= Yusuf Husain =

Indian historian (1902–1979)

Yusuf Husain Khan (1902–1979) was an Indian historian, scholar, educationist, critic and author. He mastered the languages of Arabic, English, French, Urdu, Hindi and Persian.

==Early life and education==
Born in Hyderabad, India to a cultured and educated family, he was a younger brother of Zakir Husain, the third president of India (1967–1969). He went to school in Etawah. In 1926, he gained his BA from Jamia Millia Islamia, Delhi and in 1930 he gained his D Litt from the University of Paris, France.

==Career==
After returning from Paris in 1930, he assisted Abdul Haq to compile an English-Urdu dictionary and translate scientific terminology into Urdu.

He joined Osmania University in 1930 as a lecturer and worked there until 1957, when he retired as a professor. He joined Aligarh Muslim University as a Pro-Vice Chancellor and worked there until 1965.

==Books==
- Tarikh-e-Hind (Ahd e halia). History of India and East India Company until 1939.
- Tarikh–e–Deccan (Ahd e halia).

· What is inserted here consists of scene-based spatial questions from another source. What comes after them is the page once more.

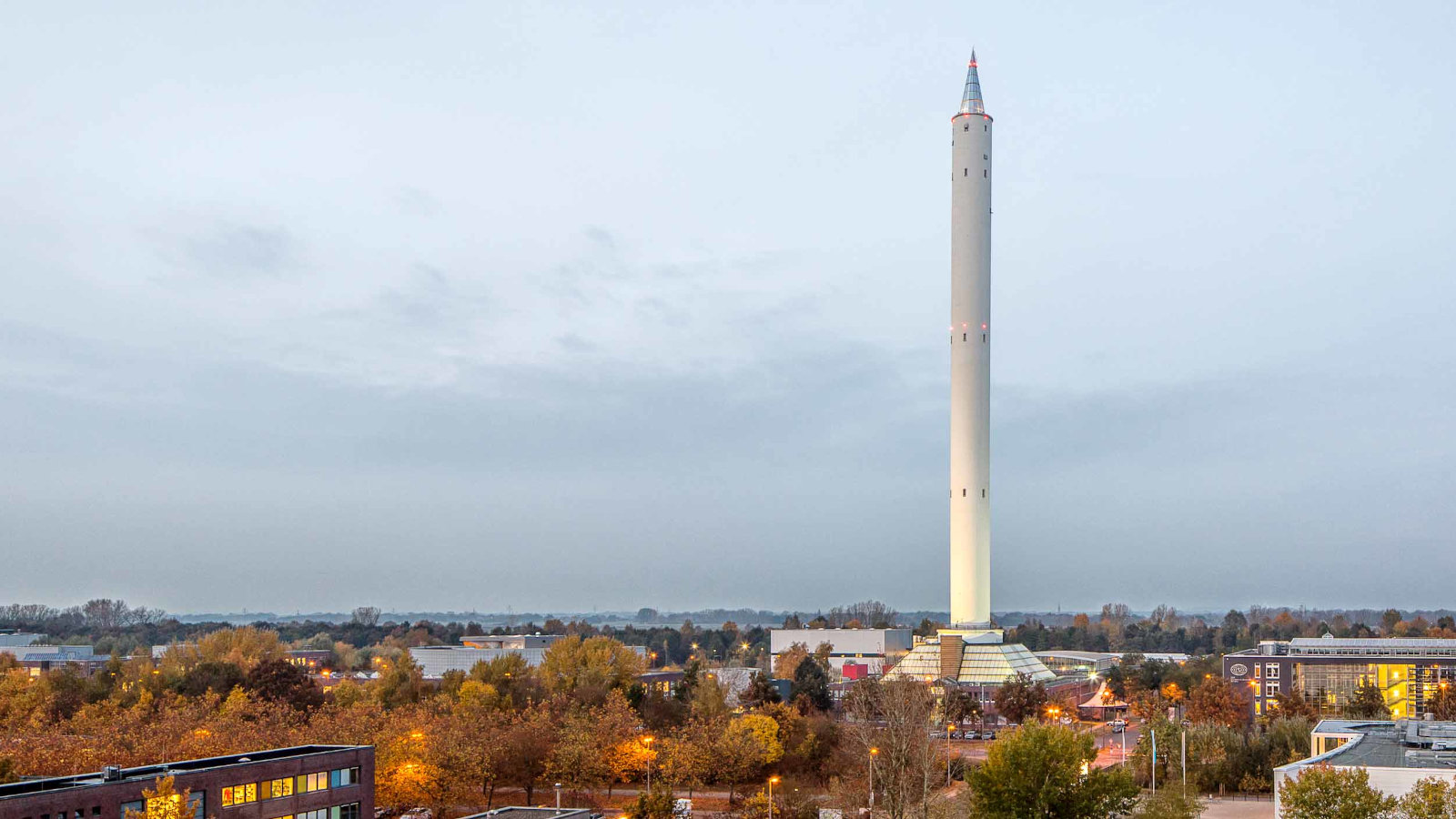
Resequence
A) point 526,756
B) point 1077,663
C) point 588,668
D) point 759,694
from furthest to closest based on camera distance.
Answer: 1. point 1077,663
2. point 588,668
3. point 759,694
4. point 526,756

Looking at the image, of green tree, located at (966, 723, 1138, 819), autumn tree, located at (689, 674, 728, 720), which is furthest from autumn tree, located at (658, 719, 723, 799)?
green tree, located at (966, 723, 1138, 819)

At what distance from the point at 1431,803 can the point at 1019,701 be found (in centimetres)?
6652

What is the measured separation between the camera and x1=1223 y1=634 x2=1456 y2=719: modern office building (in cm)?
10219

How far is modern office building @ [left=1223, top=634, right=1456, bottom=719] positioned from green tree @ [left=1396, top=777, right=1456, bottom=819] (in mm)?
63091

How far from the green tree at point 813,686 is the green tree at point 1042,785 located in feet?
164

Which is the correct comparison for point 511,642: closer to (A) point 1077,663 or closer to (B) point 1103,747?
(A) point 1077,663

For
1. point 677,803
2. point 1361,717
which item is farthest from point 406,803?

History of Deccan.
- Mudabadi e umraniat (translation from French)
- Rooh e Iqbal
- Urdu Gazal
- Hasrat ki shairi
- Fransisi adab (an analysis of French literature and language )
- Ghalib aur ahang e Ghalib (1971)
- Urdu gazals of Ghalib (1975)
- Persian ghazals of Ghalib (1976)
- Hafiz aur Iqbal (1976),

===English books===
- The first Nizām; the life and times of Nizāmu'l-Mulk Āsaf Jāh I (1963)

==Awards==
The Government of India awarded Khan the Padma Bhushan, the third highest civilian award, in 1977. He received the Sahitya Academy Award in 1978 for his book, Hafiz aur Iqbal, which was published in 1976.